» **Excerpt provided**:

I decided not to mess around with a ground support as the roof support is a full-on wood beam that the slide rail is connected to (I removed a speaker and took a look and was able to get my hand on it and feel that it is wood and it is thick). The weak link is the actual aluminium rail that splits and breaks, so I built a bracket and another anchor (screw through the rail into the beam) at the point where the slides stops when it's all the way in. So now all the force is not on the aluminum bracket and that single last screw (there are 2 now with fender washers on the very outer one and then the bracket I built on the other right above the end of the slide wheels in there). I didn't eliminate the weight on the aluminum bracket as the wheels are still on that channel and the force is still pulling down on the rail, but it's not got the additional bracket and additional anchor to hold it. I did some pull-ups on it and jumped on the bed and it's solid...we'll see.

BTW, all the screws holding the rail to the ceiling beam where loose....I'm sure this causes a lot of the problems as once there is play, that movement can really start o break think (the rail).

Stored data entries

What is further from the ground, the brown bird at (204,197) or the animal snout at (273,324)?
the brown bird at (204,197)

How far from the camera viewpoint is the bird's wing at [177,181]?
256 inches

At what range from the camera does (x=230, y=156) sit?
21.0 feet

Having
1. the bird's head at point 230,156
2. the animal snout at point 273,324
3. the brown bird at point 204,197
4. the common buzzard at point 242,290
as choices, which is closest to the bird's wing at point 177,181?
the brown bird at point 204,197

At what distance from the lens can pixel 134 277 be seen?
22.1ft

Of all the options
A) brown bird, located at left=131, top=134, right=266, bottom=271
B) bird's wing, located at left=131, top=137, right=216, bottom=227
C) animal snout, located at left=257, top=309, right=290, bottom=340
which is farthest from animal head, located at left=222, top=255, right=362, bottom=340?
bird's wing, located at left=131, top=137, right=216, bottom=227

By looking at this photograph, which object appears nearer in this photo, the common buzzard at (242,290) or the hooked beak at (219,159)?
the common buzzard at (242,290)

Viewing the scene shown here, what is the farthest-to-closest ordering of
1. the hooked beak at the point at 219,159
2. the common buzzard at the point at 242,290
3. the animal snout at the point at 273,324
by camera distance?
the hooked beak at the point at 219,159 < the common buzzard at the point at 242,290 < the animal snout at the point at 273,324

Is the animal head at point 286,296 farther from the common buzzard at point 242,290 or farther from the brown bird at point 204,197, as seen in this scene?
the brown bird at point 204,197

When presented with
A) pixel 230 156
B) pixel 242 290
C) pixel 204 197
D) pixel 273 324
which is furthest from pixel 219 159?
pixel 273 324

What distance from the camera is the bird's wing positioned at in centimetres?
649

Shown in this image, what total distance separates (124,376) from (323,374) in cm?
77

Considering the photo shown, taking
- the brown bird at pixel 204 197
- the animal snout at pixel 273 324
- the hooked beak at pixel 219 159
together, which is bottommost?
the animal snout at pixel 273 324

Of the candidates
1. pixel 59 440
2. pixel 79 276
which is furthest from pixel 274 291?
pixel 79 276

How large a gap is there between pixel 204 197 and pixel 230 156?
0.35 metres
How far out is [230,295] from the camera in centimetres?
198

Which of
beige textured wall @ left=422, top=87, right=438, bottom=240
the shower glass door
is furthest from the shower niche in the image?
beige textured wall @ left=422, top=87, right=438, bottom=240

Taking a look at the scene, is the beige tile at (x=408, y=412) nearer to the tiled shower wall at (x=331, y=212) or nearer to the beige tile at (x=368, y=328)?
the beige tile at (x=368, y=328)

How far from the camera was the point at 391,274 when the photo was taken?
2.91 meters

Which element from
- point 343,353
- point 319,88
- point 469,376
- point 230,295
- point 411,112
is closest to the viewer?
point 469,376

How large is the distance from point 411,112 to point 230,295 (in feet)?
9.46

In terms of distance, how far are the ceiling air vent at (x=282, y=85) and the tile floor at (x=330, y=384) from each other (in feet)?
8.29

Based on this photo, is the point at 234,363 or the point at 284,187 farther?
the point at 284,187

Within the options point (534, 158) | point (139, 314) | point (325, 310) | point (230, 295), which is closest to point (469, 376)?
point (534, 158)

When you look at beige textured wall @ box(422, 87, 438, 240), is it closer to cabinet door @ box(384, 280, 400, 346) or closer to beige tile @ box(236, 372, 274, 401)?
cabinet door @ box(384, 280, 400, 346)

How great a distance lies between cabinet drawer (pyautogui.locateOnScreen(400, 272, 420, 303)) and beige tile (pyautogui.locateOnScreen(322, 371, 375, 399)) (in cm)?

» **Given task**: From the post above about the slide rail, list every step the writer took to inspect the roof beam or to test the finished repair.

» **Output for this task**:
- Removed a speaker and took a look
- Got a hand on the beam to feel that it is wood and thick
- Did pull-ups on it
- Jumped on the bed